── DOCUMENT EXCERPT ──

A recent dispute between conservative commentator Charles Krauthammer and White House Communications Director Dan Pfeiffer centered on the Obama administration’s return to the British government in January 2009 of a bust of Winston Churchill, which had been kept in the Oval Office by President George W. Bush following the September 11, 2001 attacks.
A more fruitful discussion would compare the policies and military campaigns of British Prime Minister Churchill and President Obama in the Middle East and North Africa during their respective first years in office. This historical comparison is timely, as last week’s foreign policy debate between Obama and Gov. Mitt Romney was primarily devoted to these interrelated regions.
While Obama’s serial failures over the past 45 months in the Middle East and North Africa have been intensively analyzed, Churchill’s outstanding successes in the same regions between 1940 and 1943 are not remembered by the general public in Western democracies.
For example, an Israeli government-sponsored conference on September 21 in New York City, on the more than 800,000 Jews who were expelled from Arab countries after the establishment of the Jewish state in 1948, totally ignored the critical reality that nearly all Jews living in the Middle East and North Africa during World War II survived because of Allied battlefield victories. For three decades after the war, these Mizrachi Jews immigrated to Israel, France, America and other Western countries, and they and their descendants have made many valuable contributions to their new homelands.

───
── PROVIDED RECORDS ──

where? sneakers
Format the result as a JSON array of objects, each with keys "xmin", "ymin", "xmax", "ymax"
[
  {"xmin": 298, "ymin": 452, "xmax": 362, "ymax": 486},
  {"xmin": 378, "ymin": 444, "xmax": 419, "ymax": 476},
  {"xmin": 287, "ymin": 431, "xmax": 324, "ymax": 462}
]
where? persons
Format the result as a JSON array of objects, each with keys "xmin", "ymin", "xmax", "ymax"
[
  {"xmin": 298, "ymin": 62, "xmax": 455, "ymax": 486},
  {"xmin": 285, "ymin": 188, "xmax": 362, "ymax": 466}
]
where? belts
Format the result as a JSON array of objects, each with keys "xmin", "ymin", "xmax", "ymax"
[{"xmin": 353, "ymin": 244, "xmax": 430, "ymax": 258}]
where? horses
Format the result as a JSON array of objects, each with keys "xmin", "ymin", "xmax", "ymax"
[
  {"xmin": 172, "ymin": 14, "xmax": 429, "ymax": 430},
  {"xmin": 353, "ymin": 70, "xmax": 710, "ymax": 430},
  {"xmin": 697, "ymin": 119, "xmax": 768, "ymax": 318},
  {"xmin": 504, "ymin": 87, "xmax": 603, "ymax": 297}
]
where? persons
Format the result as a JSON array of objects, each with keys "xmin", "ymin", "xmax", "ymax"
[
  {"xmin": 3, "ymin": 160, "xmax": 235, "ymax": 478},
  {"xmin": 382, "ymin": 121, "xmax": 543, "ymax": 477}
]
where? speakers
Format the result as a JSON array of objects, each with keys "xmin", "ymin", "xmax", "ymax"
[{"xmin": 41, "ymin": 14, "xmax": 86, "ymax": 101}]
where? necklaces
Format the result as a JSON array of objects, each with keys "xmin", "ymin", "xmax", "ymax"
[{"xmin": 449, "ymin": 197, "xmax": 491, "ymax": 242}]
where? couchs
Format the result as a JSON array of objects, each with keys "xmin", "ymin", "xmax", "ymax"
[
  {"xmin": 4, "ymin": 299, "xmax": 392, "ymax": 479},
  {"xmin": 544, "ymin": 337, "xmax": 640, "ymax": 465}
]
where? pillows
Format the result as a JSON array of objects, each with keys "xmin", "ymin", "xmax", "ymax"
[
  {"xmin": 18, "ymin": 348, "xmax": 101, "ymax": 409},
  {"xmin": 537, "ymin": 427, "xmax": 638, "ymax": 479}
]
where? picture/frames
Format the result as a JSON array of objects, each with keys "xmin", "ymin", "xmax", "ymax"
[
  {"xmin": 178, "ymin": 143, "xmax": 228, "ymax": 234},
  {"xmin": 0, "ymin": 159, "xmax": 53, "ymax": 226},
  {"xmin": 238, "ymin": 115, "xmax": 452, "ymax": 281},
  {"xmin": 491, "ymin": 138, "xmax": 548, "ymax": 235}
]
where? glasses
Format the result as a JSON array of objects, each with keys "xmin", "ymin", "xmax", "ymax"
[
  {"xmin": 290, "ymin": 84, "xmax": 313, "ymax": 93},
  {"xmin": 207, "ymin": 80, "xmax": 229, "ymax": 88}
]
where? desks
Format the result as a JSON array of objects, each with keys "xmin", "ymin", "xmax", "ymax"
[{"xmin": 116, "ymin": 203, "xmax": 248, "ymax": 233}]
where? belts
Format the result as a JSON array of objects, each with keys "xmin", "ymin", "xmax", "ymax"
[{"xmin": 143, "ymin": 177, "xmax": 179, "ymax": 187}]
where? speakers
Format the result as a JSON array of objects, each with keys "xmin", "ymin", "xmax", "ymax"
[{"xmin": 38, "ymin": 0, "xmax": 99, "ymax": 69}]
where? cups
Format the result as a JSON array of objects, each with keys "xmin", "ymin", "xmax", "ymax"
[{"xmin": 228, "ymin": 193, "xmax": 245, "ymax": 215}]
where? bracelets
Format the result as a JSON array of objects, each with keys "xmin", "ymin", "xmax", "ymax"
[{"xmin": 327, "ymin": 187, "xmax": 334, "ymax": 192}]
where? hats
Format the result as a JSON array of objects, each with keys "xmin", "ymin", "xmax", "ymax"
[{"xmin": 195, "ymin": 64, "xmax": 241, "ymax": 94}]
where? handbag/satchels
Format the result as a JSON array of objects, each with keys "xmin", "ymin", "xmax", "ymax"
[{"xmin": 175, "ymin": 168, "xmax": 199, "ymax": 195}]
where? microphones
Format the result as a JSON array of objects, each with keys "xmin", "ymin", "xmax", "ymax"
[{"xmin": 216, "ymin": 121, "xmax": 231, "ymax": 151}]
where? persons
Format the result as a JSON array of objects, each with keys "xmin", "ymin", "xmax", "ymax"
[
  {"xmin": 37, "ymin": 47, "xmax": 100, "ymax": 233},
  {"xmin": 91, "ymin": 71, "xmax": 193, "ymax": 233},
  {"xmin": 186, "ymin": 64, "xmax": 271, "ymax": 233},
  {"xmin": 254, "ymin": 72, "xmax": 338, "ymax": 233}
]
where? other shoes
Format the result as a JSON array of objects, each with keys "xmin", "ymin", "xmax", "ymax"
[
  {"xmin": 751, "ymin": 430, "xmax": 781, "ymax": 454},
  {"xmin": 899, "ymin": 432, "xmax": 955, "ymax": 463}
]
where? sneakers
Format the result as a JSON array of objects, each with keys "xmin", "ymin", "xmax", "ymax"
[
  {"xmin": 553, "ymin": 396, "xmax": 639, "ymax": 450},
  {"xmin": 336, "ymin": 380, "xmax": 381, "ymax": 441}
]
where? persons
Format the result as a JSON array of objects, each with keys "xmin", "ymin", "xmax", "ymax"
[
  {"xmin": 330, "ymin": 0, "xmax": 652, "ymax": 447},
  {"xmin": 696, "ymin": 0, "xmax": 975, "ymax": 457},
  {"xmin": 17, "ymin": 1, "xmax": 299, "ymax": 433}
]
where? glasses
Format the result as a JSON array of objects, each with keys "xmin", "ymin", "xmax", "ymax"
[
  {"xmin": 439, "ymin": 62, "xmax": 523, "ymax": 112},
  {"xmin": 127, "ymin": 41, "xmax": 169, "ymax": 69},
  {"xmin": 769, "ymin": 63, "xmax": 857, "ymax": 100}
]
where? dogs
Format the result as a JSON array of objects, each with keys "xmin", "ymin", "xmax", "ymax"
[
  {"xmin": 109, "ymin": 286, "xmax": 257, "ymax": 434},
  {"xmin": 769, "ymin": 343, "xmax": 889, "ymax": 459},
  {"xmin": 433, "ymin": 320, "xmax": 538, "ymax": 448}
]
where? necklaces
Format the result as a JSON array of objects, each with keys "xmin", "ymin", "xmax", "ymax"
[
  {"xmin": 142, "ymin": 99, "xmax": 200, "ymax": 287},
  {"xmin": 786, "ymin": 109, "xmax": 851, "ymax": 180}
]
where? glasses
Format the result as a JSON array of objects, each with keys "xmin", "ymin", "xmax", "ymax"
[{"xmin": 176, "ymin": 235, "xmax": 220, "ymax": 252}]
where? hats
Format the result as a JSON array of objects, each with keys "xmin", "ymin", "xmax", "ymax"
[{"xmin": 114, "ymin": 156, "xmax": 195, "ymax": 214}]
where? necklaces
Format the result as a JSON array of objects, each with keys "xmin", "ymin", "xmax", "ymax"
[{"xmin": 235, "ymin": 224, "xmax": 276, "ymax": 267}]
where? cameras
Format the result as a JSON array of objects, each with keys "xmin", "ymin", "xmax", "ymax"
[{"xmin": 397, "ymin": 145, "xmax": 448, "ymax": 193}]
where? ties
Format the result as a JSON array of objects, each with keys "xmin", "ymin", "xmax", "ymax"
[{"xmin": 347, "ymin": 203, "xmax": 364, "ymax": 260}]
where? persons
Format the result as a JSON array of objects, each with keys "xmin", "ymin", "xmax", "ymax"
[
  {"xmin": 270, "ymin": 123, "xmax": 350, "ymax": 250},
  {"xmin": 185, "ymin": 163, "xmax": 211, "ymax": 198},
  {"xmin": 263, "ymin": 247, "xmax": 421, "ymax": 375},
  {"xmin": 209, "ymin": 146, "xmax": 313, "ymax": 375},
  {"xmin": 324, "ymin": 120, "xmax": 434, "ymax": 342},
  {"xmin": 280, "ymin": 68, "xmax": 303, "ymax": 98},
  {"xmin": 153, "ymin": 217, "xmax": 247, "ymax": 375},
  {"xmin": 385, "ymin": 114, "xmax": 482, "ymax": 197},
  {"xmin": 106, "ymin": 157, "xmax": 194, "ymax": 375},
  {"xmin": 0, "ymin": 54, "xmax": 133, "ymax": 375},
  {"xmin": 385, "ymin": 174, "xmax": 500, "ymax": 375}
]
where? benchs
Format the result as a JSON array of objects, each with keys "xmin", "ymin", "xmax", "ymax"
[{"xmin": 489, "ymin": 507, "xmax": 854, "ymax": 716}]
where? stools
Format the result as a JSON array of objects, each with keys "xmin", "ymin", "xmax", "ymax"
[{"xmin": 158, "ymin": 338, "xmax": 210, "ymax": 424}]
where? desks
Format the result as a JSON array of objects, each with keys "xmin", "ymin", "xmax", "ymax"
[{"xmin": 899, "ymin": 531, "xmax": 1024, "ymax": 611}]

───

# [STATED GOAL A]
In the piece comparing Churchill and Obama, how many Jews were expelled from Arab countries after Israel was established in 1948?
# [STATED GOAL B]
Transcribe the piece comparing Churchill and Obama from "While Obama’s serial" up to and including "their new homelands.".
# [STATED GOAL C]
Go on with the piece comparing Churchill and Obama from its last sentence.

# [EXERCISE RESULT A]
More than 800,000.

# [EXERCISE RESULT B]
While Obama’s serial failures over the past 45 months in the Middle East and North Africa have been intensively analyzed, Churchill’s outstanding successes in the same regions between 1940 and 1943 are not remembered by the general public in Western democracies.
For example, an Israeli government-sponsored conference on September 21 in New York City, on the more than 800,000 Jews who were expelled from Arab countries after the establishment of the Jewish state in 1948, totally ignored the critical reality that nearly all Jews living in the Middle East and North Africa during World War II survived because of Allied battlefield victories. For three decades after the war, these Mizrachi Jews immigrated to Israel, France, America and other Western countries, and they and their descendants have made many valuable contributions to their new homelands.

# [EXERCISE RESULT C]
Even Obama’s most diehard supporters have not argued that his strategy between January 2009 and October 2012 has been successful in the two regions. The president refused to support the popular uprising in Iran in the summer of 2009 against the Islamic fanatics who have misruled that nation for three decades, and his reliance on diplomacy and economic sanctions to end the Iranian nuclear-weapons program has also failed.
Similarly, Obama’s reactions to the revolutions that have swept across North Africa and the Middle East since their beginning in Sidi Bou Zid, Tunisia in December 2010 (the site of a major American battlefield defeat in February 1943) are aptly summarized as “leading from behind.” The unwillingness to take military action to end the mass killings of civilians by the Assad regime in Syria is another diplomatic fiasco on the part of Obama and his hapless secretary of state, Hillary Clinton.
In Iraq, Obama snatched defeat from the jaws of victory by not negotiating an agreement with the new Iraqi government to extend the stay of American military personnel who were successfully rebuilding the country’s armed forces.
Further, the president’s dispatch of tens of thousands of Army, Marine and Air Force reinforcements to Afghanistan in 2010 and his simultaneous announcement of their withdrawal in 2012 violated a cardinal rule of war. As General George Patton once pointed out, no commander should allow a pre-existing plan to override battlefield conditions; instead the commander must adjust the plan to the inevitable successes or failures on the ground.
More than 1,500 Americans have been killed in the Afghanistan Theater since Obama’s inauguration as compared to 650 killed there during President Bush’s eight years in the White House.
Finally, on September 11, 2012, our embassies in Egypt, Yemen, Tunisia and other Muslim countries were attacked by local religious fanatics, and four Americans – Ambassador Christopher Stevens, Sean Smith, Tyrone S. Woods and Glen A. Doherty – were killed in an assault on our embassy in Benghazi, Libya.
Despite extensive outreach and apologies to the Muslim world, the Obama administration can’t claim the countries of the Middle East and North Africa are more aligned with American interests than they were when the president was inaugurated in January 2009. In short, his “new beginning” with the Islamic world has been an abject disaster.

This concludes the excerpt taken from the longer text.